Technics DVD-A10 DVD-Audio player Measurements part 2

Fig.4 Technics DVD-A10, left-channel departure from linearity, 16-bit data (2dB/vertical div.).

Fig.5 Technics DVD-A10, waveform of undithered 1kHz sinewave at -90.31dBFS, 16-bit data.
Fig.6 shows an FFT-derived spectrum of the player's output while decoding CD data representing a 61Hz tone at 0dBFs. The noise floor is very low in level, while the only harmonic component that can be seen is the third, at 183Hz. At -96dB (0.005%), this is inconsequential. Dropping the load impedance to a punishing 600 ohms didn't raise the third harmonic, but some higher-order odd harmonics now made an appearance at the -100dB level. Again, this will have no subjective consequences, and implies that the Technics DVD-A10 has a beefy output stage.

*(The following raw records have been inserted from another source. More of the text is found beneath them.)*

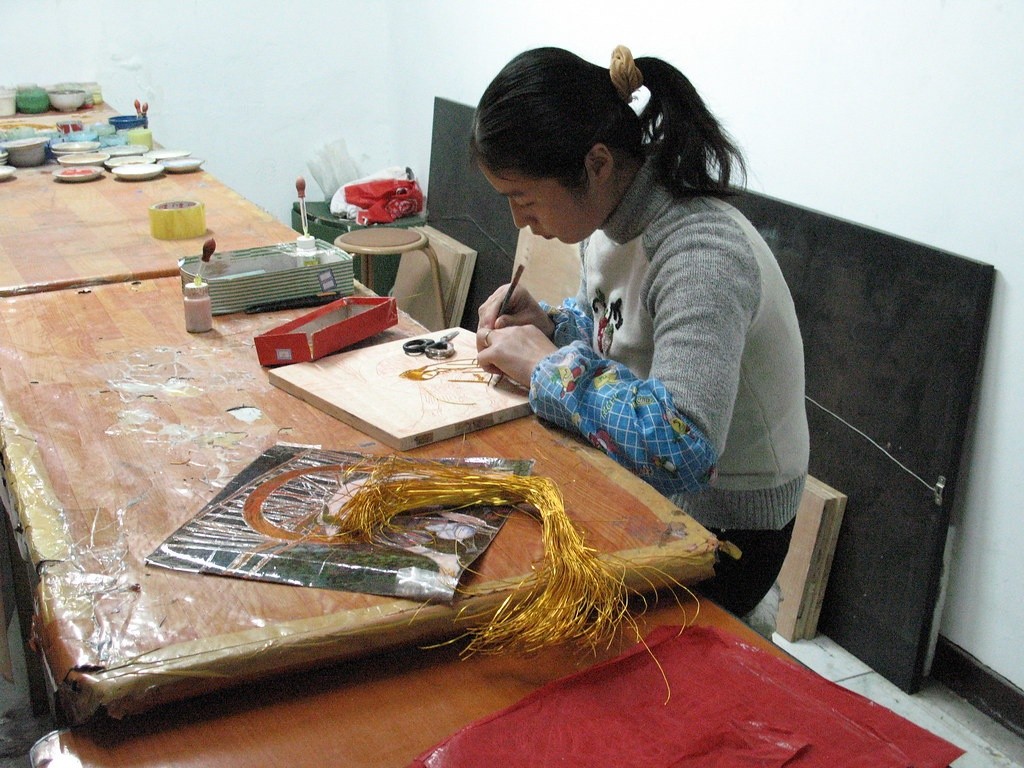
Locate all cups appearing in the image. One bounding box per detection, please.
[108,115,149,128]
[90,124,116,134]
[127,130,153,149]
[0,89,15,117]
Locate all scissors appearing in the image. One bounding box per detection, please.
[403,331,459,358]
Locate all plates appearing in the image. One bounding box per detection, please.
[143,148,190,159]
[0,165,17,181]
[0,151,9,165]
[58,153,110,166]
[112,164,164,180]
[157,157,205,171]
[104,156,155,169]
[97,145,149,156]
[54,166,105,181]
[52,141,101,159]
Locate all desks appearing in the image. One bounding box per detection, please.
[59,592,956,767]
[0,86,304,291]
[0,279,720,732]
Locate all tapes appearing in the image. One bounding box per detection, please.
[148,199,207,241]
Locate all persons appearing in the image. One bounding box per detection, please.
[469,47,810,621]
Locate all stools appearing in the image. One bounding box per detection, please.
[334,226,447,332]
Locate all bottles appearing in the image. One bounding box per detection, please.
[183,283,212,333]
[297,236,320,267]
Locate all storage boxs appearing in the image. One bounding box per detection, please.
[175,240,356,317]
[254,297,399,368]
[291,197,426,296]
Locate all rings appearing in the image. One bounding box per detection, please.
[484,331,491,347]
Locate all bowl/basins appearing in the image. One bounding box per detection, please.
[16,91,51,113]
[49,90,84,112]
[99,135,128,146]
[0,137,51,168]
[66,132,100,141]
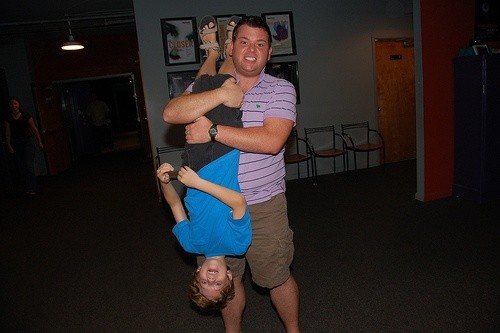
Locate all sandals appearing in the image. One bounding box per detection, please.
[223,16,241,58]
[198,15,220,62]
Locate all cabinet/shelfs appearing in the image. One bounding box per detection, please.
[451,52,500,205]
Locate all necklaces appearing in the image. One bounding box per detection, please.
[12,112,20,117]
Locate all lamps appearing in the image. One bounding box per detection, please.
[59,21,85,51]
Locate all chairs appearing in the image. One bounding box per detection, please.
[285,129,316,185]
[157,144,186,212]
[302,124,351,185]
[340,121,387,176]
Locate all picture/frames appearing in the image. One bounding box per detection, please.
[215,14,246,62]
[160,16,202,66]
[266,61,301,105]
[261,11,298,57]
[166,69,198,101]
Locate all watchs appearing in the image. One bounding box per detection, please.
[209,123,218,143]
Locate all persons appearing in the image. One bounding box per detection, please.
[163,17,300,333]
[4,96,43,196]
[83,91,112,155]
[156,16,252,309]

Fig.6 Technics DVD-A10, spectrum of 61Hz sinewave, DC-1kHz, at 0dBFS into 100k ohms (linear frequency scale).
It was only when I tested the 'A10's high-frequency intermodulation that I came across some anomalous behavior. Fig.7 shows the spectrum of the player's analog output while decoding 44.1kHz data from a CD representing an equal mix of 19kHz and 20kHz tones, each at -6dBFS. (The waveform of the combined tone reaches 0dBFS.) The 1kHz difference tone is very low, below -100dB, again implying the presence of an unflappable output stage. But look at the rise in the noise floor above 14kHz, which suggests a problem somewhere with this demanding signal, perhaps with the Re-Mastering DSP algorithm.

Fig.7 Technics DVD-A10, HF intermodulation spectrum, DC-22kHz, 19+20kHz at 0dBFS into 100k ohms, 44.1kHz sample-rate data (linear frequency scale).